Ana işleri devletimiz çözdü... Doğal gaz kısmını da bir çözmemiz gerekiyor. Bizim fabrikalarımızın sanayi tarafında özellikle 6. Bölgeden başlayalım diyorum. Devletimize bu çağrıyı da yaptım. Sonra 5. Bölge, 4.böge diye sanayi yatırımlarını şöyle bir teşvikleyelim. Kim fabrikasının çatısına yenilenebilir enerjiyi yapar ve kendi tükettiği enerjiyi kullanmaya başlarsa bu alanda bir teşvikleme yapalım. Her firmanın çatısının üstüne 1 megavat 2 megavat tükettiği enerjiyi düşünsenize 4 sene sonra artık bu fabrikanın devlete hiçbir yükü kalmıyor. Cari açığa da eksik yazdırmadan 4-5 sene sonra artı yazdırmaya başlayacağı bir yöntem olacak. Enerji faturası çok ciddi girdi kanallarımızdan ve çok büyük cari açığı oluşturan kanalımız.

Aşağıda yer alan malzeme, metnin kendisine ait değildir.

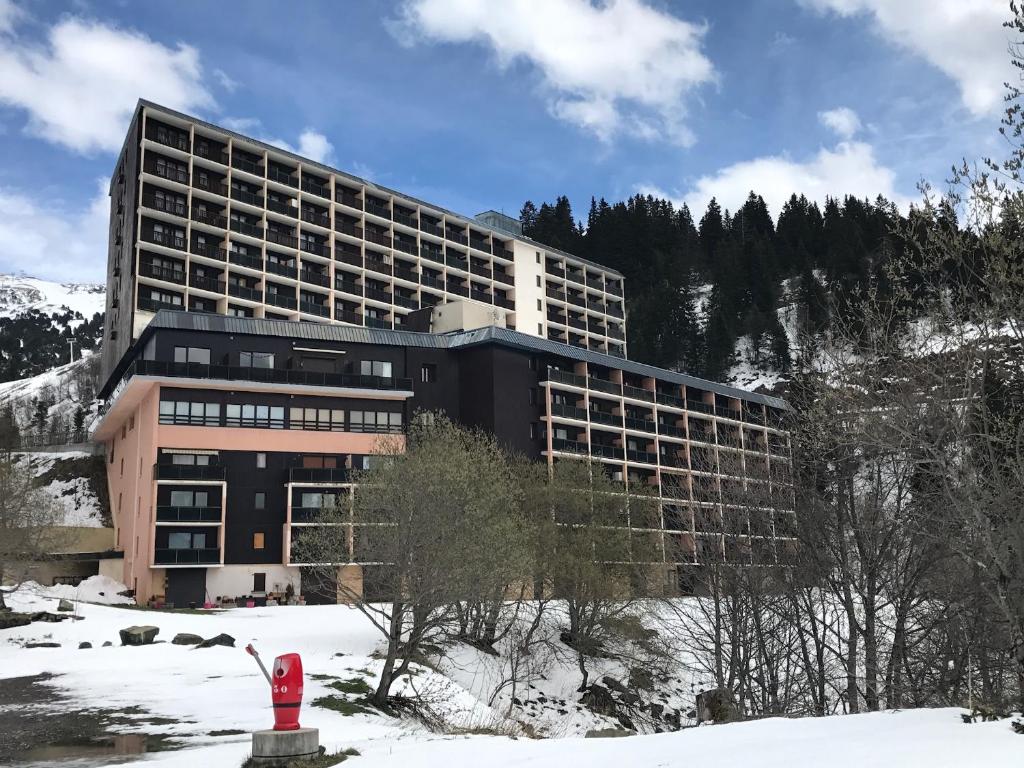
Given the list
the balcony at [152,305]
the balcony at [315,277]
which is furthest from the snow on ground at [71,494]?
the balcony at [315,277]

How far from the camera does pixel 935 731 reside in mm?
12383

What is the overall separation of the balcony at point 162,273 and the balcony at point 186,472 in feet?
63.9

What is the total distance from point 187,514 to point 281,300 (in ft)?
98.9

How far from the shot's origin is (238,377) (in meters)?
64.5

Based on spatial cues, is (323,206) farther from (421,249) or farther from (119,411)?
(119,411)

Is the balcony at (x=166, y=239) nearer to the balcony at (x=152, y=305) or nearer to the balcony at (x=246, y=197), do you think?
the balcony at (x=152, y=305)

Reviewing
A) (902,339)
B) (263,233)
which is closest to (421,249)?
(263,233)

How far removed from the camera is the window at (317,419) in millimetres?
66875

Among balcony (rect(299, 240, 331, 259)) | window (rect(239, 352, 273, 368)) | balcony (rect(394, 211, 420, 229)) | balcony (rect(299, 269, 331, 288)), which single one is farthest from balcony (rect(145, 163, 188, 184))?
window (rect(239, 352, 273, 368))

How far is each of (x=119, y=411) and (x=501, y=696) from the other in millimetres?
45763

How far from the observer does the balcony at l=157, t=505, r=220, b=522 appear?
60594 mm

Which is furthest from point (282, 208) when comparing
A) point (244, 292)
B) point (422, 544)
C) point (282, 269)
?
point (422, 544)

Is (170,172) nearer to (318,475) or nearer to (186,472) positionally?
(186,472)

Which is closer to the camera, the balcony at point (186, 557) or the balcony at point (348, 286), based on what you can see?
the balcony at point (186, 557)
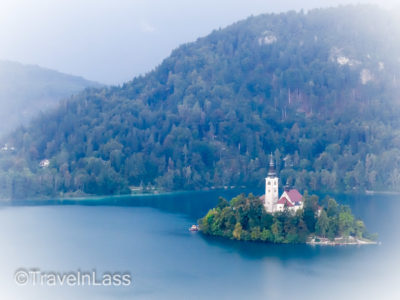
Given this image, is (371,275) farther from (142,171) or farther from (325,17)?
(325,17)

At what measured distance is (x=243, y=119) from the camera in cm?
7425

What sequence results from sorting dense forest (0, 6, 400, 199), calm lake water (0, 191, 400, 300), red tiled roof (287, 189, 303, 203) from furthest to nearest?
dense forest (0, 6, 400, 199) < red tiled roof (287, 189, 303, 203) < calm lake water (0, 191, 400, 300)

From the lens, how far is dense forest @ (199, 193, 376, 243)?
1339 inches

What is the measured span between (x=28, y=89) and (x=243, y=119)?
45.9 metres

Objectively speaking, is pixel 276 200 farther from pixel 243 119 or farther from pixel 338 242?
pixel 243 119

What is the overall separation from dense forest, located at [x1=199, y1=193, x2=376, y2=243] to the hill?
6168 cm

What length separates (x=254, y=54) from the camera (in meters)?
87.9

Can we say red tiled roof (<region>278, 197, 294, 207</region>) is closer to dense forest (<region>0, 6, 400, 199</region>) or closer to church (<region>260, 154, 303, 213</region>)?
church (<region>260, 154, 303, 213</region>)

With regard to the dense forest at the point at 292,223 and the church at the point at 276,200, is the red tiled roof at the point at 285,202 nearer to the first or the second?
the church at the point at 276,200

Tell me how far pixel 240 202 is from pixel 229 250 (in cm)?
337

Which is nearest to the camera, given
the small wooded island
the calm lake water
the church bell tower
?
the calm lake water

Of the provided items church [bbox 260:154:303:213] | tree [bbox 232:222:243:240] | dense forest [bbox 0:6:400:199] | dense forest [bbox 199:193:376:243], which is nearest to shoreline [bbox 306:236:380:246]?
dense forest [bbox 199:193:376:243]

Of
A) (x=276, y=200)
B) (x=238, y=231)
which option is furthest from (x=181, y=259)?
(x=276, y=200)

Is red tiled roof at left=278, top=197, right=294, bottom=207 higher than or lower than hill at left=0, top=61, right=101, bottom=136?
lower
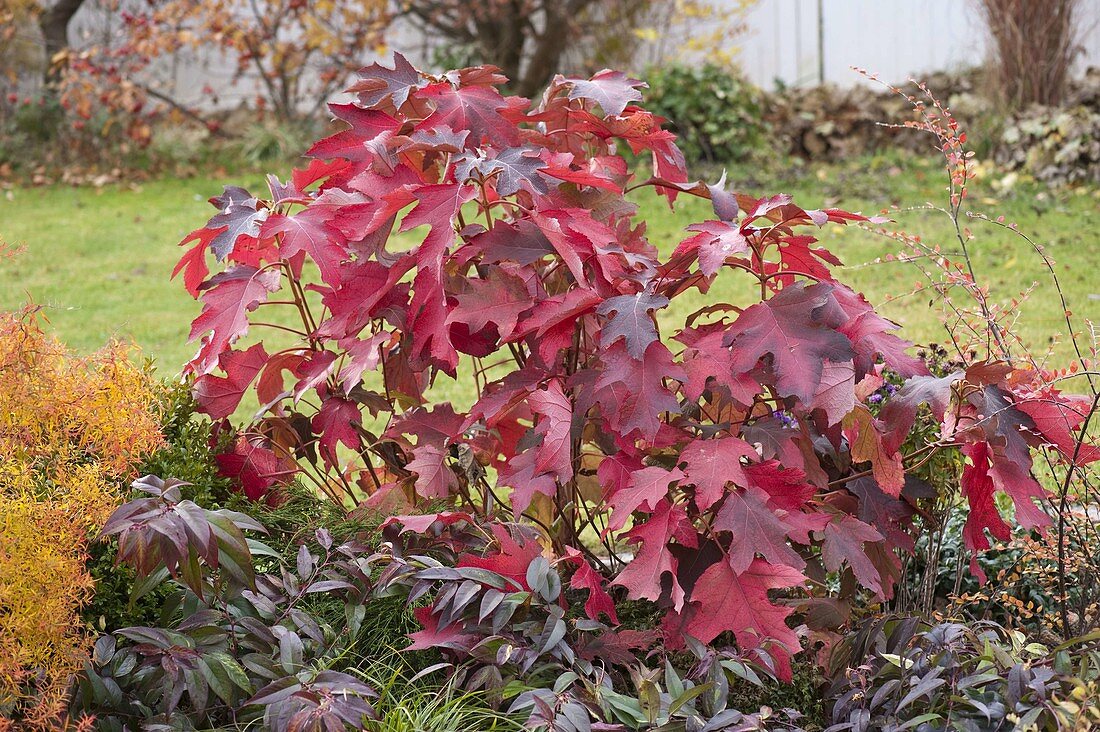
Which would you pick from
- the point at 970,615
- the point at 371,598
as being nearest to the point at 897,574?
the point at 970,615

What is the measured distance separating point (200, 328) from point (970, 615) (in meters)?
1.85

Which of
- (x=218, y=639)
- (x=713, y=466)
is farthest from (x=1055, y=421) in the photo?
(x=218, y=639)

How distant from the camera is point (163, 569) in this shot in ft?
6.31

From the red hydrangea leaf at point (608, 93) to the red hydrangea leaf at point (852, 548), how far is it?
0.87m

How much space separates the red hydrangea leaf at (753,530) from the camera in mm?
1810

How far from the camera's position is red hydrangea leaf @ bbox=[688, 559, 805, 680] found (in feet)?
6.06

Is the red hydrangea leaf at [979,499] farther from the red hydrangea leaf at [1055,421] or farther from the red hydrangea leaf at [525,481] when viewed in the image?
the red hydrangea leaf at [525,481]

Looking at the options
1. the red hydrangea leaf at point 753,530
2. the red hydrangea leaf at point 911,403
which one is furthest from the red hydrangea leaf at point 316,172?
the red hydrangea leaf at point 911,403

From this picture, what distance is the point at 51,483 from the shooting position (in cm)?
187

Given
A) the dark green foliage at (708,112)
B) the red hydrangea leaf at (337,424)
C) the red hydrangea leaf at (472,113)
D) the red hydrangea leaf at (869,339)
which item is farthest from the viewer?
the dark green foliage at (708,112)

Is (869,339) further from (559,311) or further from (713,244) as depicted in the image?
(559,311)

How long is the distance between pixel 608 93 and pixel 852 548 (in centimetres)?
97

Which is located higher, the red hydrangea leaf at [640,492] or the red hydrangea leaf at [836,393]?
the red hydrangea leaf at [836,393]

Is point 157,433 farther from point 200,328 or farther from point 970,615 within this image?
point 970,615
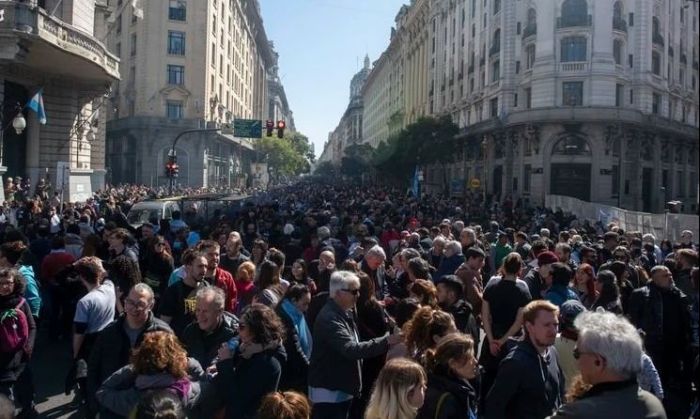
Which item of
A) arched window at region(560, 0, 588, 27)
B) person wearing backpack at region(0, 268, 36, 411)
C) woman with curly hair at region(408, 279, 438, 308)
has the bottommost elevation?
person wearing backpack at region(0, 268, 36, 411)

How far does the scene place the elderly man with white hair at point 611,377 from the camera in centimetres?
289

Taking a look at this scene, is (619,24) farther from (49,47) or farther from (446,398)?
(446,398)

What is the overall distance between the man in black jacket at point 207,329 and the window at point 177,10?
168 feet

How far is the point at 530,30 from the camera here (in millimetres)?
43969

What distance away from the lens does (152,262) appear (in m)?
8.34

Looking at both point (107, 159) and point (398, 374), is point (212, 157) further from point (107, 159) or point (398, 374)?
point (398, 374)

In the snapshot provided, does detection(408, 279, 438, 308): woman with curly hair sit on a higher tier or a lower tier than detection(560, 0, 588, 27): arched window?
lower

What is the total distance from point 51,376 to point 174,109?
4666cm

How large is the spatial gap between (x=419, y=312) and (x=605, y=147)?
1547 inches

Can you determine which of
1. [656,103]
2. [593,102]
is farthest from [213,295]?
[656,103]

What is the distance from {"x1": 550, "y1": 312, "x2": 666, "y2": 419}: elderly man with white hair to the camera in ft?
9.48

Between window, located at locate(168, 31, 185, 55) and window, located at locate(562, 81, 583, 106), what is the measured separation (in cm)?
3068

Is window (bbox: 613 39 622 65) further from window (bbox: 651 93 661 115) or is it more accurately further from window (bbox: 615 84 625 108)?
window (bbox: 651 93 661 115)

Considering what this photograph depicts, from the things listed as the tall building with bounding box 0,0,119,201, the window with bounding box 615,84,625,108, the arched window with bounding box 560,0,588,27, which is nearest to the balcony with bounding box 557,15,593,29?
the arched window with bounding box 560,0,588,27
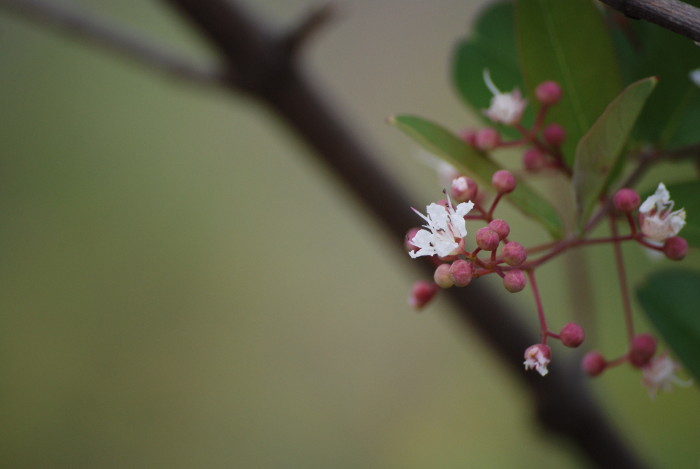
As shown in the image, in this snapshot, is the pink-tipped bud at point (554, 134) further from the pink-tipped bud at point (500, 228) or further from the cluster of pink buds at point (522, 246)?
the pink-tipped bud at point (500, 228)

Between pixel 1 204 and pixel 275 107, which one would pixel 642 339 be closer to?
pixel 275 107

DOLARDA YAŞANANLARIN HİÇBİR İKTİSADİ TEMELİ YOK

SORU: Son dönemde dolar kurunda neler yaşandı? Oluşan fiyatlamaları nasıl yorumluyorsunuz?

Dolar kurunda hiçbir iktisadi temele dayanmayan bir artış yaşadık. Bunu hepimiz kabul edelim. İçi boş balon bir artıştı bu yaşanan. Ve aslında bu artışların sebepleri ortada; Bir şekilde siyasete zarar vermek isteyenler, hükümete zarar verelim buradan yara aldıralım diyenler... Çağrılar yapıldı, hükümete muhtıra niteliğinde mektuplar yazıldı. Biz bu ve bunun gibi benzerlerini geçmişte çok yaşadık.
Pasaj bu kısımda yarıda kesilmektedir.